* **TASK ITEM**
Across the entries that follow, count the lines with the string "homologous" and reply with that count alone.

* **INFORMATION**
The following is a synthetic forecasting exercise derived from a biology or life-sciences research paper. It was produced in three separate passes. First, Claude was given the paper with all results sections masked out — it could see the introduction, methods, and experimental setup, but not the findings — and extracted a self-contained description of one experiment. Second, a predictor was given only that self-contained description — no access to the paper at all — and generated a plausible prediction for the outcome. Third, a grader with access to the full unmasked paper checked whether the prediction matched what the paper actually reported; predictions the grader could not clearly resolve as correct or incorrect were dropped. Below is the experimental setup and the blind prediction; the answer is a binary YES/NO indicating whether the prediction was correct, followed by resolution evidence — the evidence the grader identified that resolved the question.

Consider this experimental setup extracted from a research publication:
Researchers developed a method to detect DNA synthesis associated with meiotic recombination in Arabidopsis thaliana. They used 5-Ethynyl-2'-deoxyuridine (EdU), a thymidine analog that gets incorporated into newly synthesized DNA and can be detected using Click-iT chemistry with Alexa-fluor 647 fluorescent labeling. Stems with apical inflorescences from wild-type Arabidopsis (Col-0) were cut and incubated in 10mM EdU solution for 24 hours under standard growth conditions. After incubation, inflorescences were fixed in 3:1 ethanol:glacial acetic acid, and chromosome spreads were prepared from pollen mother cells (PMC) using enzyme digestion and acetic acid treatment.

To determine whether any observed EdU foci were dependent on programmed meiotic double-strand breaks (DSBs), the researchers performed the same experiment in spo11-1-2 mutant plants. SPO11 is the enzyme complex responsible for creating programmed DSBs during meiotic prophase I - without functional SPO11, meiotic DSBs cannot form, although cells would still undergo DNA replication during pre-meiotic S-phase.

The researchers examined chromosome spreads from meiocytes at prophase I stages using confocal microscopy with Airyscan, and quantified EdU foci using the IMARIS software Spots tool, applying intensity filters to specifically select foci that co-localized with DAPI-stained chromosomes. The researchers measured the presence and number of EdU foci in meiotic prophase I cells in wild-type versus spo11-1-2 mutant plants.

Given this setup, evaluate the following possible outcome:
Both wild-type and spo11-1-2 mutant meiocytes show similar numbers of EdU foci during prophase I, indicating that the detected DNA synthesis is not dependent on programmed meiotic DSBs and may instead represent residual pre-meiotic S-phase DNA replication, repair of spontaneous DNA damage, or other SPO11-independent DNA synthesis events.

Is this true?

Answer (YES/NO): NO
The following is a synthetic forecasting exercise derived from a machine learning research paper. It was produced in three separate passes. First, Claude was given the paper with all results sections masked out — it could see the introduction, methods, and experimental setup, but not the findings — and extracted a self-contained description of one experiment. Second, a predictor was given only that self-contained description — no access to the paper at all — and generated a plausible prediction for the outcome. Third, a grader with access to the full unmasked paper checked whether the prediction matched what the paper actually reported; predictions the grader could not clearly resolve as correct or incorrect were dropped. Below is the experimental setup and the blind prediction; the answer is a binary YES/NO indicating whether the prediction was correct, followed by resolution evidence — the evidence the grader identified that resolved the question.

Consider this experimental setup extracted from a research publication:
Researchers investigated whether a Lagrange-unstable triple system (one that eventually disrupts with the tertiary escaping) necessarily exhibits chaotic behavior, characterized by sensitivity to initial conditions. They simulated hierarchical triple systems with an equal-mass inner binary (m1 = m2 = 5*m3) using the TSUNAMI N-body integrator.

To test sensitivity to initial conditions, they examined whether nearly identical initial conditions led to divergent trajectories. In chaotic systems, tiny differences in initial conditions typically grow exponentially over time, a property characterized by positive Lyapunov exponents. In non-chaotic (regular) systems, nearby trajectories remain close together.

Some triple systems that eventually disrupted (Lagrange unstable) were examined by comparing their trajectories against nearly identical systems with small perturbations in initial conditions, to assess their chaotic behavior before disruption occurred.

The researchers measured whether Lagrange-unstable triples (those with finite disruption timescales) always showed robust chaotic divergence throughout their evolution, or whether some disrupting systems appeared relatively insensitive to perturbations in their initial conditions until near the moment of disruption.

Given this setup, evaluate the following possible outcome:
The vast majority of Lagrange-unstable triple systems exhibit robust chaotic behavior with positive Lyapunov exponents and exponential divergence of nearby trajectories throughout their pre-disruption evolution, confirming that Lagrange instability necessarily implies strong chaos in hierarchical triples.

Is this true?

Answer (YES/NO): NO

==

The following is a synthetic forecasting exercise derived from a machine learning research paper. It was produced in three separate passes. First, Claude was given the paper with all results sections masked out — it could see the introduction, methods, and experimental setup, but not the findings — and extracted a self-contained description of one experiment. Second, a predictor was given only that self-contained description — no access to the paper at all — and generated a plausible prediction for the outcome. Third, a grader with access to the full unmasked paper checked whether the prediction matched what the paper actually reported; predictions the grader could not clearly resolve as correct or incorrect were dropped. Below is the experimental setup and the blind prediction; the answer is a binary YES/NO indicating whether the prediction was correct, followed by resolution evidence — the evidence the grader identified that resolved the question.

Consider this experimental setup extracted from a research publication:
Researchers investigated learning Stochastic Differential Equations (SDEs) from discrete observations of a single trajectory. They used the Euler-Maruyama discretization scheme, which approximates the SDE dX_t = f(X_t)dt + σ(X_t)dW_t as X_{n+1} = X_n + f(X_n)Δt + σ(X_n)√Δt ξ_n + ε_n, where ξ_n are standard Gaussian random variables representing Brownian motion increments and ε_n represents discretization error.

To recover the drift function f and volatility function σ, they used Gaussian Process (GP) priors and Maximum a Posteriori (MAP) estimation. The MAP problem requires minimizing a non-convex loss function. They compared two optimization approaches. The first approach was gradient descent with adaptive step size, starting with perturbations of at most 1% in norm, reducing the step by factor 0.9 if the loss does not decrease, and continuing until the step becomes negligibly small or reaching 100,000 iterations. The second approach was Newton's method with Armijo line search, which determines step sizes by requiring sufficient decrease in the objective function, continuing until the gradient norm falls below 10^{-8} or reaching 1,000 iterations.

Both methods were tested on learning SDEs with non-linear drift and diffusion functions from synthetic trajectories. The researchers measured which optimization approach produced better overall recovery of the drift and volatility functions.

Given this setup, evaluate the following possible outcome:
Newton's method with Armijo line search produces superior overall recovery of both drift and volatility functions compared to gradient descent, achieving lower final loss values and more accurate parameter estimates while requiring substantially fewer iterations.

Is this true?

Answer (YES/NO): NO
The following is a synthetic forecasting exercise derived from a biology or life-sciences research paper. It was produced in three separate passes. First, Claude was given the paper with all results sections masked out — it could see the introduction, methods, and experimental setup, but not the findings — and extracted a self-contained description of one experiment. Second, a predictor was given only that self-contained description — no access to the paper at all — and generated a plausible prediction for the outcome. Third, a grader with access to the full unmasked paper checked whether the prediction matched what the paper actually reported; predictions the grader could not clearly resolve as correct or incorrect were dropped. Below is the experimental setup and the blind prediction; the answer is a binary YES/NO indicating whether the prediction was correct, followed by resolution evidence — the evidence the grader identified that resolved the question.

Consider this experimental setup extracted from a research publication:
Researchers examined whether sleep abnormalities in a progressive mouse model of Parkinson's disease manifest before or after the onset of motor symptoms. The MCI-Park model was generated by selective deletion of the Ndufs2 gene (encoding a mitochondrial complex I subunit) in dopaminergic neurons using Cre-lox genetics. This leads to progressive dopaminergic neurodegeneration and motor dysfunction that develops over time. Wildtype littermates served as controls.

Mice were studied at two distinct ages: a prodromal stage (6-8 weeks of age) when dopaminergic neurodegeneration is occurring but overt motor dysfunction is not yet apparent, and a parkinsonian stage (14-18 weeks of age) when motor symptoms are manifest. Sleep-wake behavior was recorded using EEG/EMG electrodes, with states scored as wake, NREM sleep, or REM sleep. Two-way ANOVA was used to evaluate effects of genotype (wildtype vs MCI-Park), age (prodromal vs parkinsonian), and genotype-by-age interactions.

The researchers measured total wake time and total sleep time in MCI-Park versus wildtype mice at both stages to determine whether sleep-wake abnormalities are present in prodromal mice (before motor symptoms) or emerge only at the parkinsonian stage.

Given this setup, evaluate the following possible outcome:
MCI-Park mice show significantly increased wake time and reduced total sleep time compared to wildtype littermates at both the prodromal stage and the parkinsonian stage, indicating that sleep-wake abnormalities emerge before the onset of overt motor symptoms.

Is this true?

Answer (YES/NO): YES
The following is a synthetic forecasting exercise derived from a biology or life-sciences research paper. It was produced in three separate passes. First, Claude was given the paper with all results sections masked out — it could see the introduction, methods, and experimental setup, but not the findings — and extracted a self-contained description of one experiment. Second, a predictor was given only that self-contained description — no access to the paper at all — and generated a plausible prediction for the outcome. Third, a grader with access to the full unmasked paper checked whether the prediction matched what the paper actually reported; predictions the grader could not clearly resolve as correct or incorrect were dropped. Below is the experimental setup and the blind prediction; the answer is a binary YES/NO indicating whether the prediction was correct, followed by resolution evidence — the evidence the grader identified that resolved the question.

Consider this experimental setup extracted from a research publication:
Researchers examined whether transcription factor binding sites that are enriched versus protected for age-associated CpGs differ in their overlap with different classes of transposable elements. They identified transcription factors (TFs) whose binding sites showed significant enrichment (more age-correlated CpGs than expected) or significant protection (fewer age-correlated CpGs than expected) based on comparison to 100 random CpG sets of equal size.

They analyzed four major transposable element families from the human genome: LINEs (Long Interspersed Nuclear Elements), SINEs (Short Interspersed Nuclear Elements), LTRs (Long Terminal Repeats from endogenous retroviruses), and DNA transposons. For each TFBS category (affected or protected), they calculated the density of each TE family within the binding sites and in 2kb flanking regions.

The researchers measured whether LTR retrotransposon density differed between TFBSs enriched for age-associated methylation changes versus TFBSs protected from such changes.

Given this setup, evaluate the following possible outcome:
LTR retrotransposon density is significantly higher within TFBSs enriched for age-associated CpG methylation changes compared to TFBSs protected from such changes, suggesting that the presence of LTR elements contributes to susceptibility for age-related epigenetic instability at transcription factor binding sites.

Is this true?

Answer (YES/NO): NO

==

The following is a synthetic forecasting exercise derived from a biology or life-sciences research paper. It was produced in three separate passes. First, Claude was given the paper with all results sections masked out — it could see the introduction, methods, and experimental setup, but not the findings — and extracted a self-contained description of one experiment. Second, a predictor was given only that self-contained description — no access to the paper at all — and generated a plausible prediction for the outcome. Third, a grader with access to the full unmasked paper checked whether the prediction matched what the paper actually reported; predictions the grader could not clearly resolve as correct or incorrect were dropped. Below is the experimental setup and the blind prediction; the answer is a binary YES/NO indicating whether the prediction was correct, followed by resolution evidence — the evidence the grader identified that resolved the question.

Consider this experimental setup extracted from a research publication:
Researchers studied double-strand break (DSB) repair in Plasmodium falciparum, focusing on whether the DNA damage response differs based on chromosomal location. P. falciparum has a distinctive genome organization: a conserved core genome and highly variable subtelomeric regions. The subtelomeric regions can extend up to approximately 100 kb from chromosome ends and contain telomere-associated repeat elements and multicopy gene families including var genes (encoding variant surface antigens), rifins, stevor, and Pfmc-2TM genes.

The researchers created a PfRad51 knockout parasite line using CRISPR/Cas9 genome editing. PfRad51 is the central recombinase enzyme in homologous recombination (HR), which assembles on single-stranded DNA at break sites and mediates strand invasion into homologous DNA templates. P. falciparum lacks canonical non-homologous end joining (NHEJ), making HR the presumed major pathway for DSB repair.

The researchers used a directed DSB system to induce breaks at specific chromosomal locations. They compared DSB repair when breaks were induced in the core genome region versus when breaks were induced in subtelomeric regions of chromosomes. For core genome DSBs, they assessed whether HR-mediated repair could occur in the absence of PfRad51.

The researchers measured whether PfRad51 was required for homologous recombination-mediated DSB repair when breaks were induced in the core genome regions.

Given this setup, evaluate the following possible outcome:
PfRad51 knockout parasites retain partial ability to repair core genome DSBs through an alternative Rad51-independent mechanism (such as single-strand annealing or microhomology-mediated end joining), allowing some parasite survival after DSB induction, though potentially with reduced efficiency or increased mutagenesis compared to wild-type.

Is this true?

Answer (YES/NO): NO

* **ANSWER**
2